HOW TO COMPLETE THIS TASK = Leave the pictures out and reproduce all the entries word for word.

RECORDS SUPPLIED =
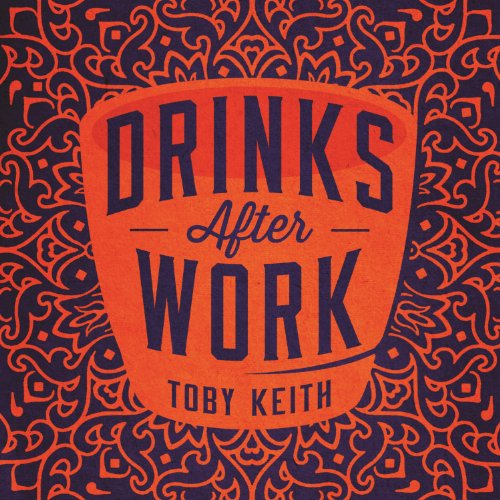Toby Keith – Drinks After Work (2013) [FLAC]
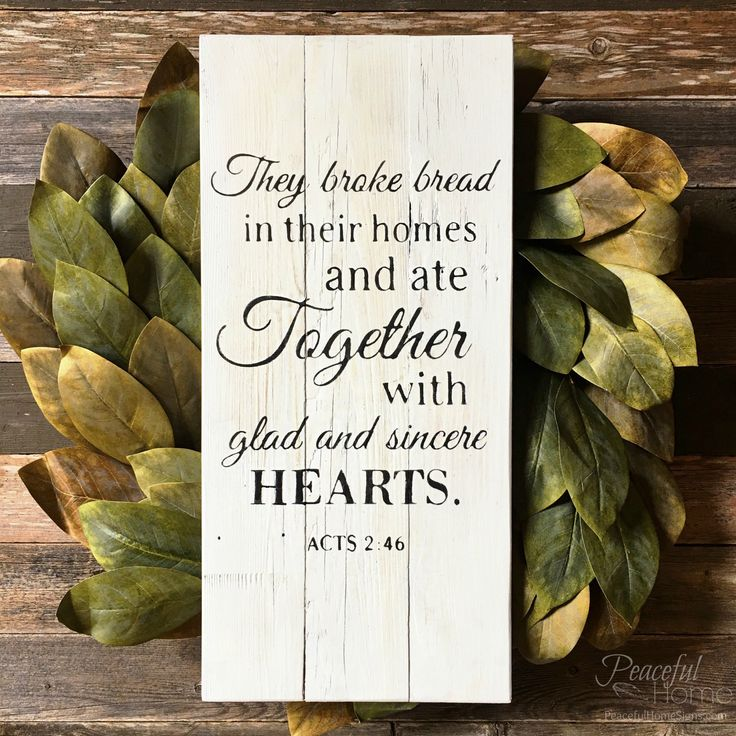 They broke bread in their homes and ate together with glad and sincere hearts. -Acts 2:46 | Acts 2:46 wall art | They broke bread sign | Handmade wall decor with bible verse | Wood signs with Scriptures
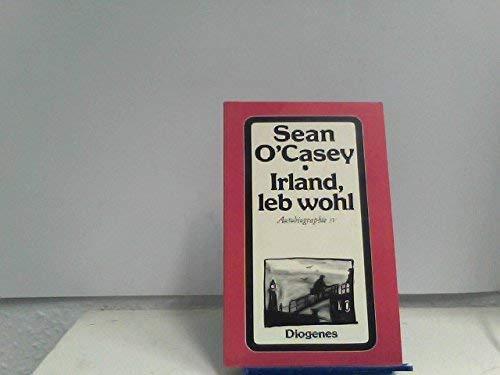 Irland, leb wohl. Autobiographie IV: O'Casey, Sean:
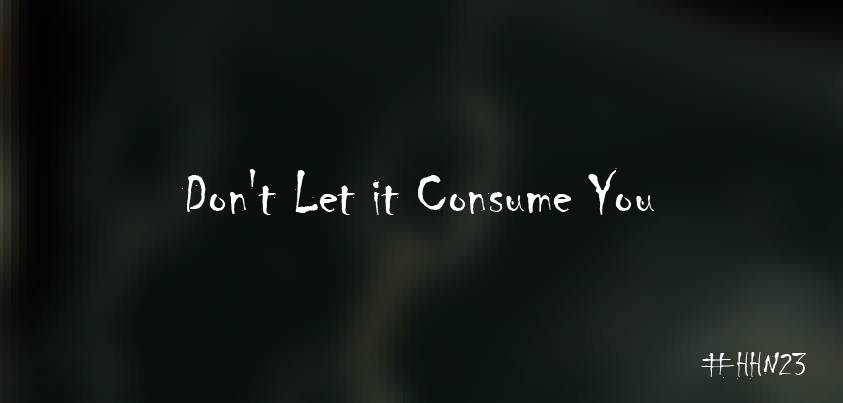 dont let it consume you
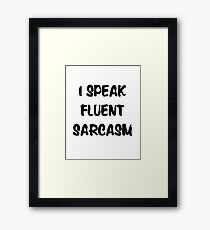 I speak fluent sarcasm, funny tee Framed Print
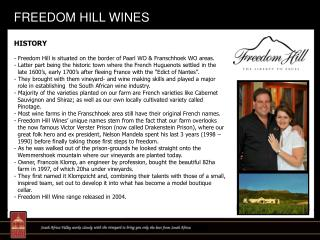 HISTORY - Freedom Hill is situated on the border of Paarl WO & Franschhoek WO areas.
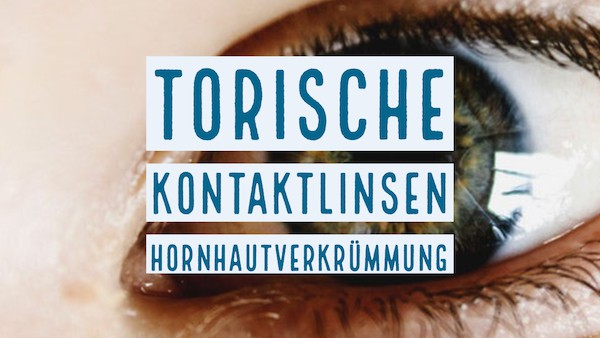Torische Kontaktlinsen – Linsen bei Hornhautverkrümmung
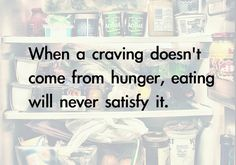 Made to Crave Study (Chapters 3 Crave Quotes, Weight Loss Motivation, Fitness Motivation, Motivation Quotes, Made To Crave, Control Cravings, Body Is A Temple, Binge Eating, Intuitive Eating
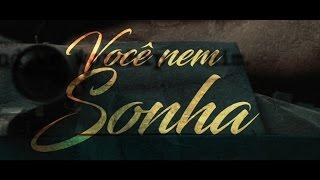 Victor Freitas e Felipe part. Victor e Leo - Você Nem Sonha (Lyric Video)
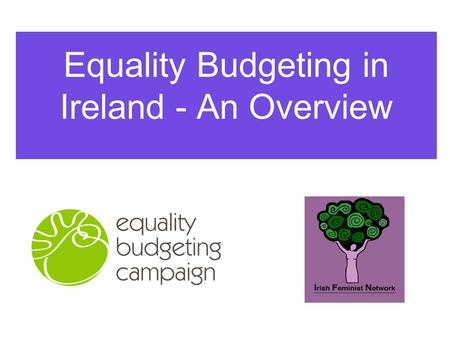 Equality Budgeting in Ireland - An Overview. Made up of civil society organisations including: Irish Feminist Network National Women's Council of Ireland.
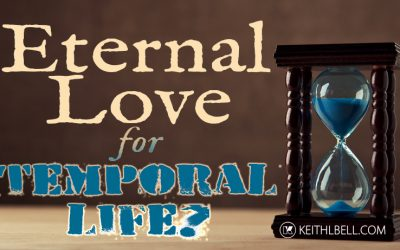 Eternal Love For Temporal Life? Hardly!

ANSWER TO THE PROBLEM =
Toby Keith – Drinks After Work (2013) [FLAC]
 They broke bread in their homes and ate together with glad and sincere hearts. -Acts 2:46 | Acts 2:46 wall art | They broke bread sign | Handmade wall decor with bible verse | Wood signs with Scriptures
 Irland, leb wohl. Autobiographie IV: O'Casey, Sean:
 dont let it consume you
 I speak fluent sarcasm, funny tee Framed Print
 HISTORY - Freedom Hill is situated on the border of Paarl WO & Franschhoek WO areas.
Torische Kontaktlinsen – Linsen bei Hornhautverkrümmung
 Made to Crave Study (Chapters 3 Crave Quotes, Weight Loss Motivation, Fitness Motivation, Motivation Quotes, Made To Crave, Control Cravings, Body Is A Temple, Binge Eating, Intuitive Eating
 Victor Freitas e Felipe part. Victor e Leo - Você Nem Sonha (Lyric Video)
 Equality Budgeting in Ireland - An Overview. Made up of civil society organisations including: Irish Feminist Network National Women's Council of Ireland.
 Eternal Love For Temporal Life? Hardly!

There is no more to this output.